- _Activity_:
Begin your copy at the line that contains "Identify the solar" and carry it on, exactly, to the last line of the material below.

- _Data provided_:
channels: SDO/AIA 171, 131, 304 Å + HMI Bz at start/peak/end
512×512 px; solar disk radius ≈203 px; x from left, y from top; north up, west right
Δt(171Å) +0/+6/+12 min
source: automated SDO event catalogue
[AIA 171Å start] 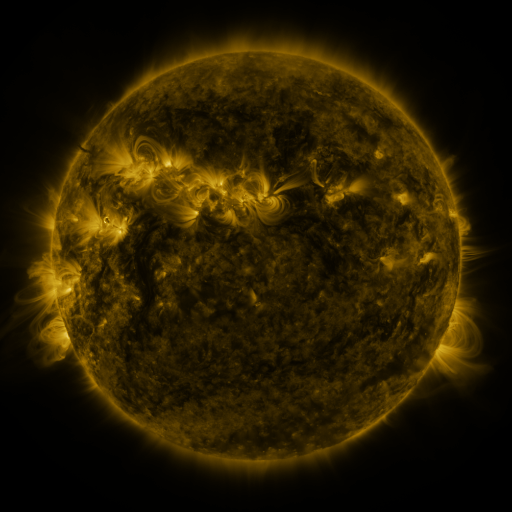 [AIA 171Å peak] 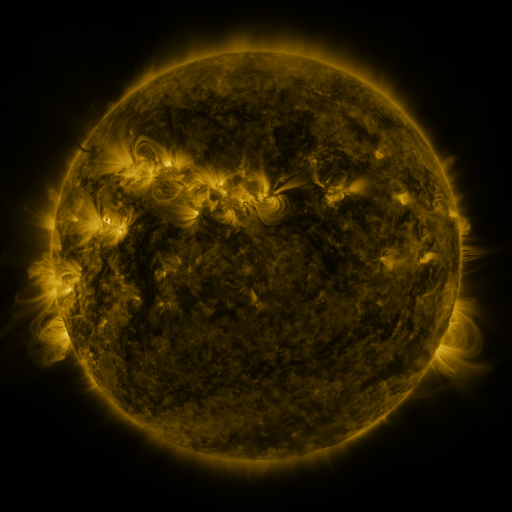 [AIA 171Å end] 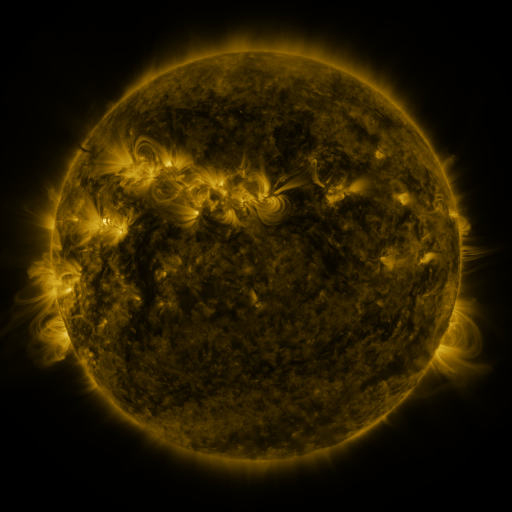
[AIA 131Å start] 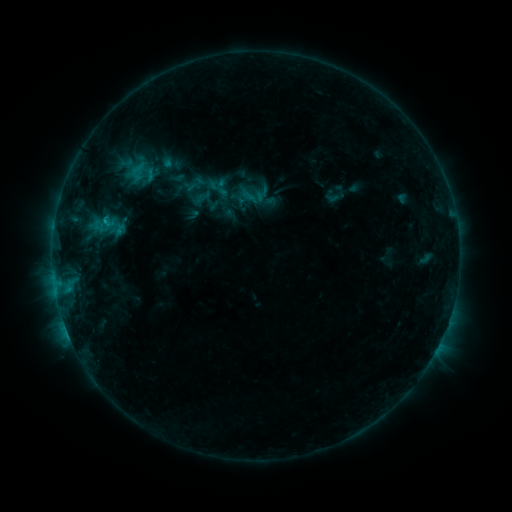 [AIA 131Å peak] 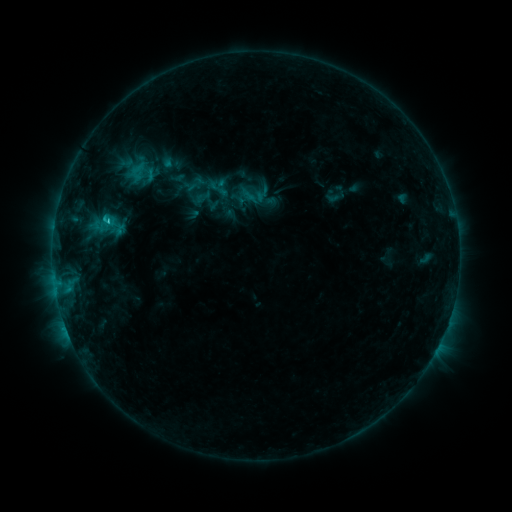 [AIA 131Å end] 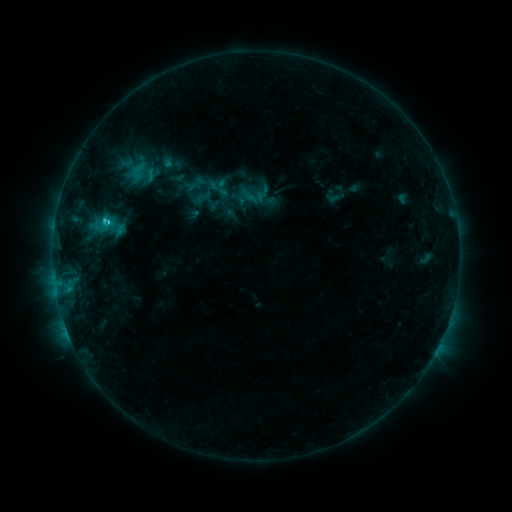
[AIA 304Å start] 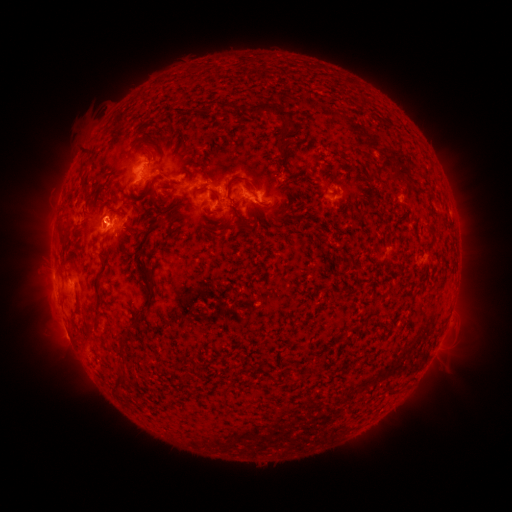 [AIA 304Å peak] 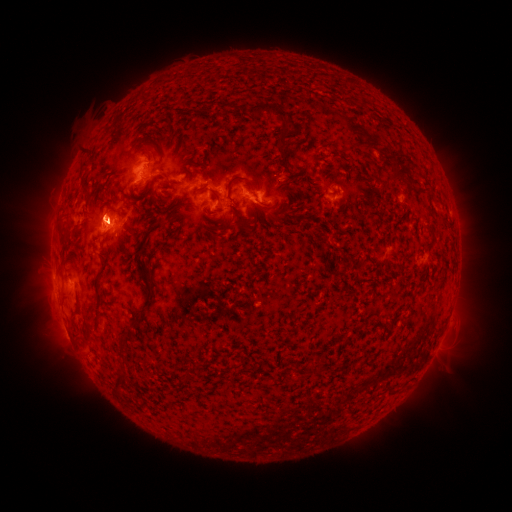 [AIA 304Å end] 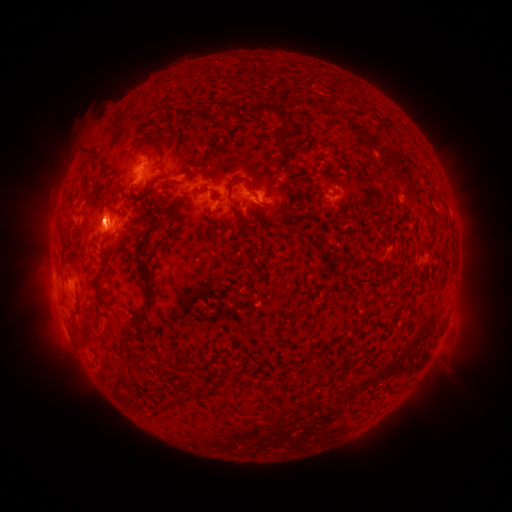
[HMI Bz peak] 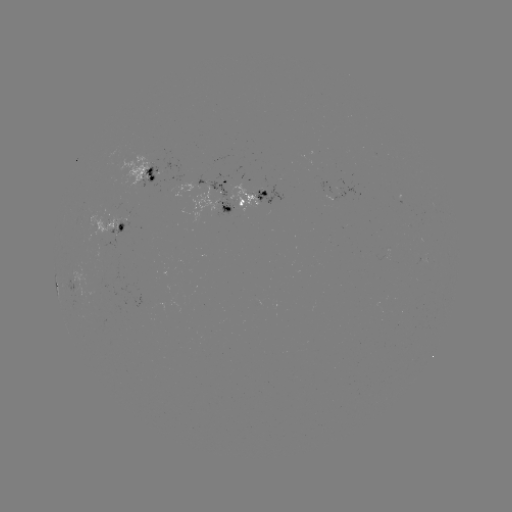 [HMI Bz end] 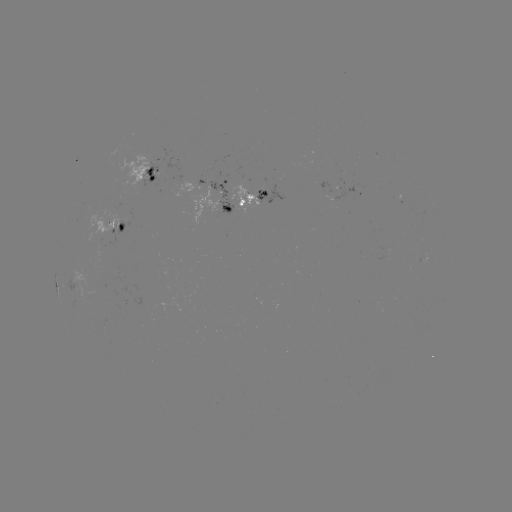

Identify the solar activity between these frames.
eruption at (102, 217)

- _Answer for the task_:
Identify the solar activity between these frames.
eruption at (102, 217)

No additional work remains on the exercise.